Am J Pathol. 1993 Nov;143(5):1312-25.
We compared hepatic morphology, hepatocellular siderosis, extrahepatic parenchymal siderosis, and (by chemical assay of liver and spleen) the amount of elemental iron and copper in 12 cases of perinatal hemochromatosis (PH) with 119 perinatal controls. Controls were subgrouped according to diagnoses based on clinical and autopsy findings; 37 had chronic liver disease, either hepatic fibrosis (17) or cirrhosis (20). Graded semiquantitatively, hepatocellular siderosis varied widely among controls, and some showed more than PH cases. By chemical assay, total hepatic iron in PH cases was not significantly greater than in any control group except the preterm. Therefore, our findings do not support an etiological role for iron in PH. Its distinctive hepatic morphology seems related to onset of liver disease during fetal life, when periportal hepatocytes normally contain hemosiderin (as in 71 of 82 controls without chronic liver disease). Environmental agents (such as hypoxia, virus, drug) that could damage a fetal liver would usually damage other fetal organs as well. They would be unlikely to recur in a subsequent pregnancy and thereby account for PH occurring in siblings. In initiating PH, therefore, putative environmental agents may need to interact with a factor or factors intrinsic to the developing fetal liver.

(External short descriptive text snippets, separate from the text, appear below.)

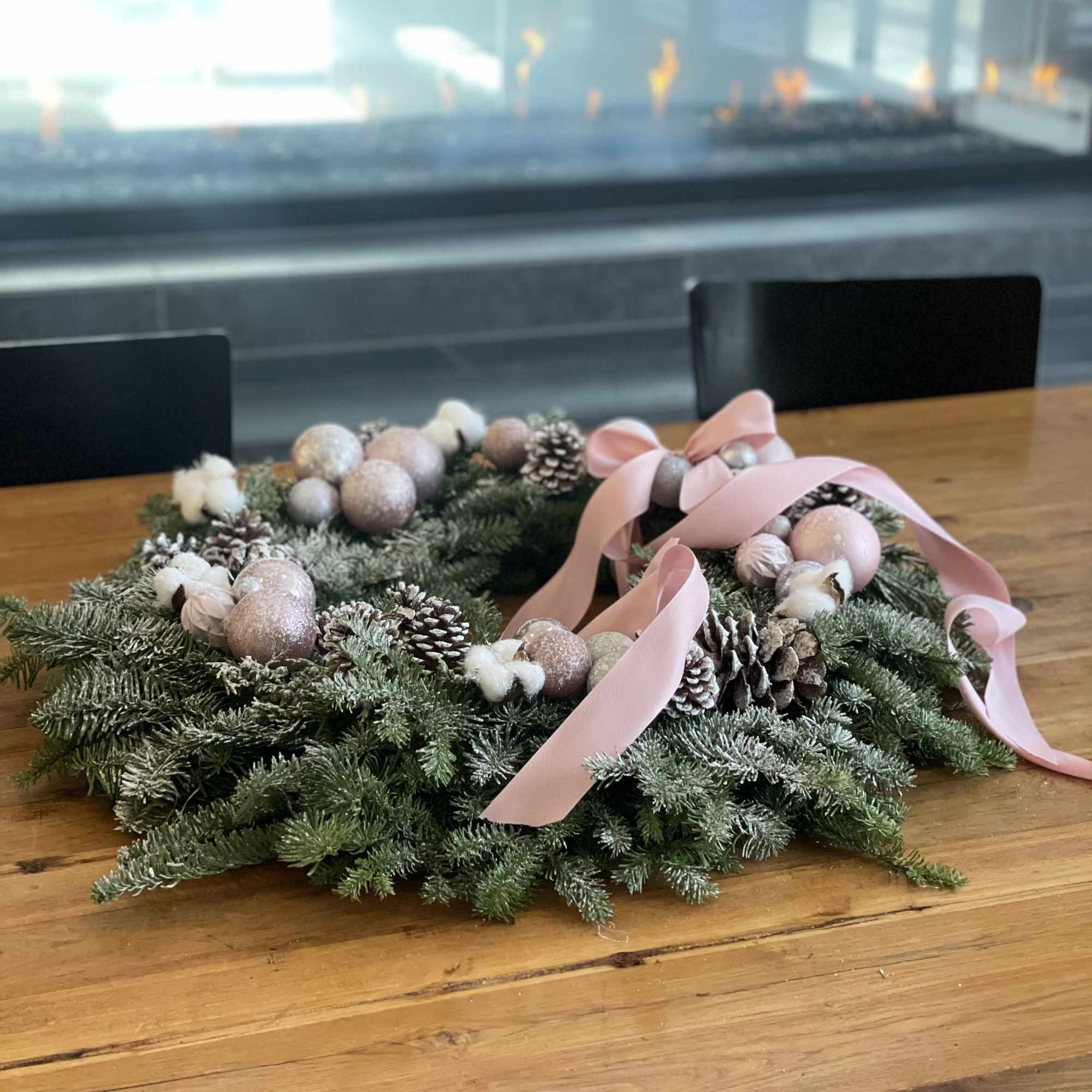 This soft and elegant holiday wreath features fresh snowy evergreens adorned with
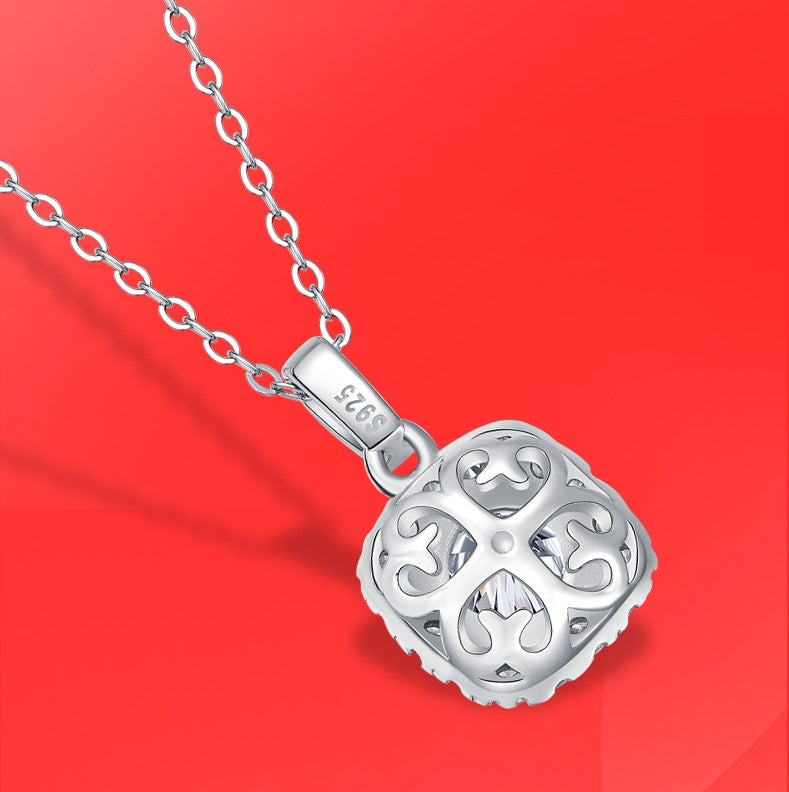 Silver necklace with a detailed pendant on a red background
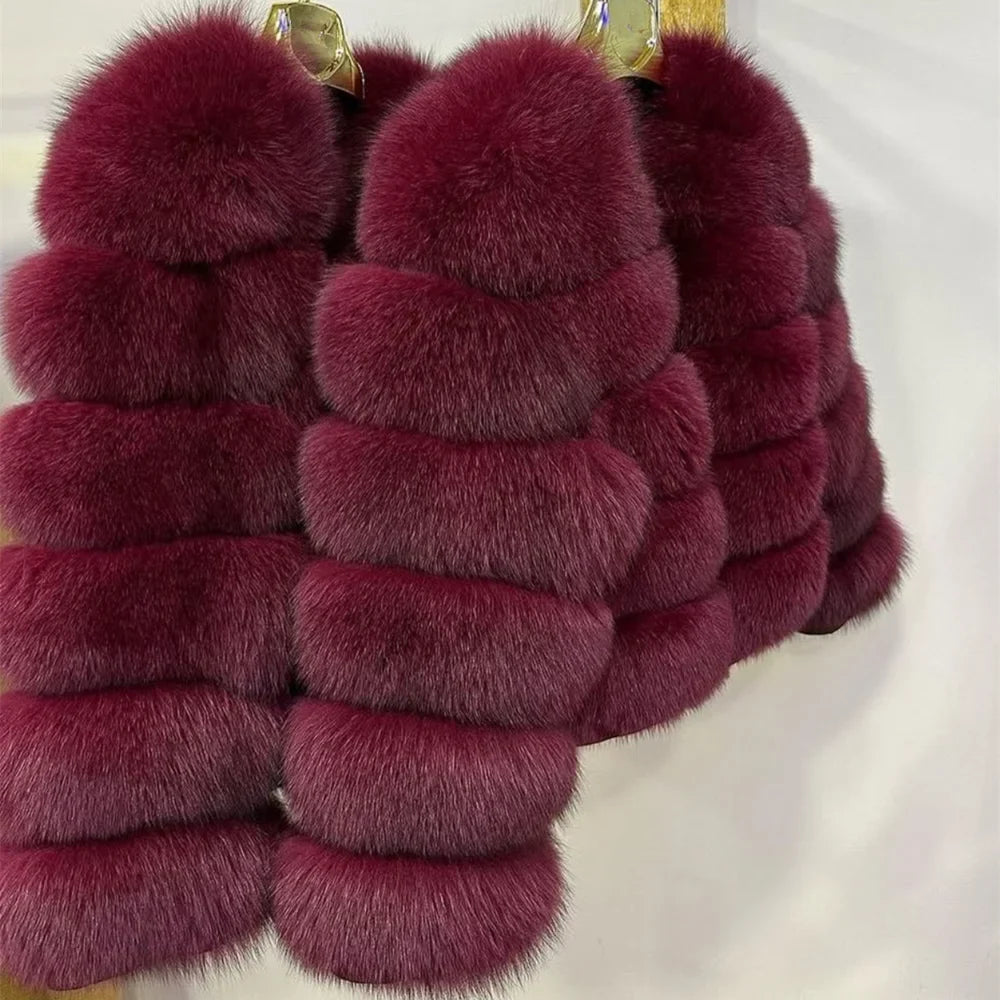 Women's faux fur jacket with voluminous sleeves and high collar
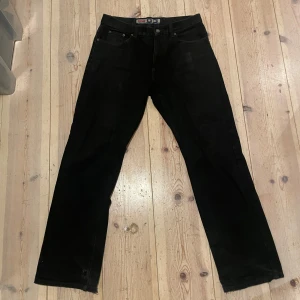 Svarta jeansbyxor från Jinglers - Säljer ett par svarta jeansbyxor från Jinglers i använt skick med slitage längs ner på benen.  De har en klassisk straight passform. Storlek 33/32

我们比较了12例围产期血色病(PH)患者与119例围产期对照者的肝脏形态、肝细胞铁沉积、肝外实质铁沉积,以及(通过肝脏和脾脏的化学分析)元素铁和铜的含量。根据临床和尸检结果的诊断将对照者分为亚组;37例患有慢性肝病,包括肝纤维化(17例)或肝硬化(20例)。半定量分级显示,对照者中肝细胞铁沉积差异很大,有些对照者的铁沉积比PH患者还多。通过化学分析,PH患者的肝脏总铁含量除早产对照组外,均不显著高于任何对照组。因此,我们的研究结果不支持铁在PH发病中的病因学作用。其独特的肝脏形态似乎与胎儿期肝病的发病有关,此时门周肝细胞通常含有含铁血黄素(82例无慢性肝病的对照者中有71例如此)。可能损害胎儿肝脏的环境因素(如缺氧、病毒、药物)通常也会损害其他胎儿器官。它们不太可能在随后的妊娠中复发,从而解释兄弟姐妹中发生的PH。因此,在引发PH时,假定的环境因素可能需要与发育中的胎儿肝脏固有的一个或多个因素相互作用。